D - NP-Hard Problem
Codeforces Round #360 (Div. 1)
Recently, Pari and Arya did some research about NP-Hard problems and they found the minimum vertex cover problem very interesting.
Suppose the graph G is given. Subset A of its vertices is called a vertex cover of this graph, if for each edge uv there is at least one endpoint of it in this set, i.e.
Pari and Arya have won a great undirected graph as an award in a team contest. Now they have to split it in two parts, but both of them want their parts of the graph to be a vertex cover.
They have agreed to give you their graph and you need to find two disjoint subsets of its vertices A and B, such that both A and B are vertex cover or claim it's impossible. Each vertex should be given to no more than one of the friends (or you can even keep it for yourself).
Input
The first line of the input contains two integers n and m (2 ≤ n ≤ 100 000, 1 ≤ m ≤ 100 000) — the number of vertices and the number of edges in the prize graph, respectively.
Each of the next m lines contains a pair of integers ui and vi (1 ≤ ui, vi ≤ n), denoting an undirected edge between ui and vi. It's guaranteed the graph won't contain any self-loops or multiple edges.
Output
If it's impossible to split the graph between Pari and Arya as they expect, print "-1" (without quotes).
If there are two disjoint sets of vertices, such that both sets are vertex cover, print their descriptions. Each description must contain two lines.
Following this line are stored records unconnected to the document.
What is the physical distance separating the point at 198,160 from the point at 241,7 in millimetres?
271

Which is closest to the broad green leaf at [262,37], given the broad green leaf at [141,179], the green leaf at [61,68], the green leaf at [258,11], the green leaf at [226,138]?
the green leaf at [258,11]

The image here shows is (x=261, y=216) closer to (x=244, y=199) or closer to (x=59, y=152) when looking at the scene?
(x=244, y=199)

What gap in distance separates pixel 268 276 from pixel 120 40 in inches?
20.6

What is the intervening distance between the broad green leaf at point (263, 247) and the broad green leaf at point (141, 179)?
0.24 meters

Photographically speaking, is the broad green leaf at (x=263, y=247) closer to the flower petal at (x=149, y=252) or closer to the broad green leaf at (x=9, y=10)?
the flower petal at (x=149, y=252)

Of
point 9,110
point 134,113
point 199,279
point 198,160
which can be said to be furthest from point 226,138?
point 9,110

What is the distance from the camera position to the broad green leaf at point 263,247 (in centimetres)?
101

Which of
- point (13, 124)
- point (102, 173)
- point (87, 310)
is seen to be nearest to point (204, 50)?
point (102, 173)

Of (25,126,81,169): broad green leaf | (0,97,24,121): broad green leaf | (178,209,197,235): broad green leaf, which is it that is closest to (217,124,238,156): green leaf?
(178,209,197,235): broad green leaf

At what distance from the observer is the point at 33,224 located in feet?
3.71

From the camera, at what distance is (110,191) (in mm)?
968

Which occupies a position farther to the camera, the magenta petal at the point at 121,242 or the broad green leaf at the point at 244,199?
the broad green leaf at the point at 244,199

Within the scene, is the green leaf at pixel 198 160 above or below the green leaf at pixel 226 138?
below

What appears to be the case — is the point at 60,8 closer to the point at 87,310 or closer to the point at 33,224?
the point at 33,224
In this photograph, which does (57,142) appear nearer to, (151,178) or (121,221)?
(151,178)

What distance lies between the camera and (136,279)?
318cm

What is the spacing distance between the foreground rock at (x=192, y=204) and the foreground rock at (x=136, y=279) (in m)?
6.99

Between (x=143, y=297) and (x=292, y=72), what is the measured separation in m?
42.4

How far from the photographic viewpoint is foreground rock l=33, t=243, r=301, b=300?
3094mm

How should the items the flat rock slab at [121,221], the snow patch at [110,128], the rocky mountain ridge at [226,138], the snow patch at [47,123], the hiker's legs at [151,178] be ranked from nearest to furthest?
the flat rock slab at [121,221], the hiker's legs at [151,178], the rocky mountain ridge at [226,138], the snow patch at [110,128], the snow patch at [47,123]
The first line contains a single integer k denoting the number of vertices in that vertex cover, and the second line contains k integers — the indices of vertices. Note that because of m ≥ 1, vertex cover cannot be empty.
Example
Input
4 2
1 2
2 3
Output
1
2
2
1 3
Input
3 3
1 2
2 3
1 3
Output
-1
Note
In the first sample, you can give the vertex number 2 to Arya and vertices numbered 1 and 3 to Pari and keep vertex number 4 for yourself (or give it someone, if you wish).
In the second sample, there is no way to satisfy both Pari and Arya.
题意:一个无向图,把每一条边的两个结点分到两个集合中,求每个集合中的结点,或无法分
解法:dfs,染色法,只有两种可能,起始结点为1,起始结点相连结点为0,再相邻为1,如果出现两个相邻结点的值相同则输出-1
代码:
#include<iostream>
#include<vector>
#include<cstring>
using namespace std;
const int maxn=100010;
int n,m;
vector<int> v[maxn],A,B;
bool vis[maxn];
bool sta[maxn],flag=0;
void dfs(int a,bool s)
{
if(vis[a]==1&&sta[a]!=s)
flag=1;
if(vis[a]==1)
return;
if(s)
A.push_back(a);
else
B.push_back(a);
sta[a]=s;
vis[a]=1;
for(int i=0;i<v[a].size();i++){
dfs(v[a][i],!s);
}
}
int main()
{
int x,y;
cin>>n>>m;
for(int i=0;i<m;i++){
cin>>x>>y;
v[x].push_back(y);
v[y].push_back(x);
}
memset(vis,0,sizeof(vis));
for(int i=1;i<=n;i++){
if(!vis[i])
dfs(i,0);
}
if(flag==1)
cout<<-1<<endl;
else{
cout<<A.size()<<endl;
for(int i=0;i<A.size();i++){
if(i!=0)
cout<<" ";
cout<<A[i];
}
cout<<endl;
cout<<B.size()<<endl;
for(int i=0;i<B.size();i++){
if(i!=0)
cout<<" ";
cout<<B[i];
}
cout<<endl;
}
}